In the view of academics like Ron Eglash, a professor at the University of Michigan, it’s not even clear what differentiates platforms like Patreon or Etsy from Uber and DoorDash before them. Workers in the hustle economy remain wholly dependent, Eglash notes, on the platforms that supposedly empower them. To further paraphrase Karl Marx: Is the platform a tool used by the worker — or is the worker a tool used by tech executives? 

It isn’t just that hustle economy platforms take a cut of workers’ earnings. Workers like Erik Landa, James Fraser, and Jessica Overton also bear enormous up-front costs and risks to produce their work. There is no such thing as a minimum wage. There are no benefits. Should the platform choose to change anything — from a payment processing fee to a recommendation algorithm — workers have no real power to influence those decisions. 

“It all feels very precarious,” said Evelyn Herndon, a 36-year-old music teacher and single mom who has made “about $80” from her new Patreon. By some accounts, that’s a fair return: Of the more than 100,000 users to join the platform since March, Graphtreon data show half have yet to sign on a single patron. (A Patreon spokesperson disputed these figures, noting that they do not account for users who have made their earnings private.) 

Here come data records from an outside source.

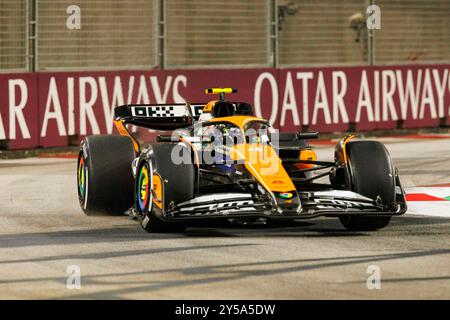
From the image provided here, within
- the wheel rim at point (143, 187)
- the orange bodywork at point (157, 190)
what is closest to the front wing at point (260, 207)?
the orange bodywork at point (157, 190)

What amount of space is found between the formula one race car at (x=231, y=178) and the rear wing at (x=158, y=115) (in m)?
0.88

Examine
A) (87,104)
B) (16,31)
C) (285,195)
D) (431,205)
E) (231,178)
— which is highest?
(16,31)

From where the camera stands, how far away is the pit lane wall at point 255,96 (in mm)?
20953

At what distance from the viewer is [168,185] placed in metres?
12.1

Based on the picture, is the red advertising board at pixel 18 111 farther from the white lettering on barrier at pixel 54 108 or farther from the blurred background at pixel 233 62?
the white lettering on barrier at pixel 54 108

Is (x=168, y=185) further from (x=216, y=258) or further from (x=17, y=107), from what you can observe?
(x=17, y=107)

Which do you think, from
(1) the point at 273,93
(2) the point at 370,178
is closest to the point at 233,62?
(1) the point at 273,93

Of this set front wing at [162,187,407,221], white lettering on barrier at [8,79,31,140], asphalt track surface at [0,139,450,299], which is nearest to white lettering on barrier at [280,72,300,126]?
white lettering on barrier at [8,79,31,140]

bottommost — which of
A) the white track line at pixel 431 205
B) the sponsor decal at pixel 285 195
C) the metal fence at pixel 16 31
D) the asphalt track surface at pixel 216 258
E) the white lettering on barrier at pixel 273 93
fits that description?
the asphalt track surface at pixel 216 258

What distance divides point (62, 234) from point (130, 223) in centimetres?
102

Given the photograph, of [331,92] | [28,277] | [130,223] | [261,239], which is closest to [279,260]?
[261,239]

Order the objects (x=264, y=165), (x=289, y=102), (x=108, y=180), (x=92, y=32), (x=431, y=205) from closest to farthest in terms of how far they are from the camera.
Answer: (x=264, y=165)
(x=108, y=180)
(x=431, y=205)
(x=92, y=32)
(x=289, y=102)

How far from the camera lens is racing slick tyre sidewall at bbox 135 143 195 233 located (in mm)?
12055

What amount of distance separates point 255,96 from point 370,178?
11098 mm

Hustle economy founders and investors say they’re aware of this precarity, though they generally believe creative people will manage to find a way. Markidan, the Podia CMO, predicts an ecosystem of support services will spring up around the hustle economy, much as it did around Airbnb. Amir Nathoo, who founded Outschool, said his company aspires to eventually provide or subsidize some equipment and support services itself. In the meantime, “we should be talking about the trade-offs and what the upsides and downsides are,” he said. 

But workers may have other downsides to weigh right now: The official U.S. unemployment rate hit 13.3% in May, and remained above 11% in June. On June 8, the World Bank declared that the coronavirus pandemic had “plunged the global economy into a severe contraction.” In one of her first Patreon videos, Amber Briggle, the Texas massage therapist, narrates a relaxation technique for people anxious about work. 

“If you’re anything like me, you probably haven’t been able to sleep well the last couple weeks, not really knowing what’s going to come next, if your job is going to be secure,” she said. “Sometimes — often, you know — you wake up in the middle of the night and your brain is spinning and as hard as you try to get back to sleep it just feels impossible.” 

Briggle doesn’t want to be on Patreon forever. This was never her “dream,” she said. At one point during the shutdown, her husband asked her what she’d like to do if she started over — and she cried because she’d open Soma again. 

Soma did reopen with much of the state in mid-May, though the process has been painful. Briggle lost one of her two locations during the shutdown, as well as most of her contracted therapists. In May, she installed a medical-grade HVAC unit, blowing through the cash the studio made on early pandemic gift card sales. It could “a very long time,” until she pays herself a salary again, she’s realized.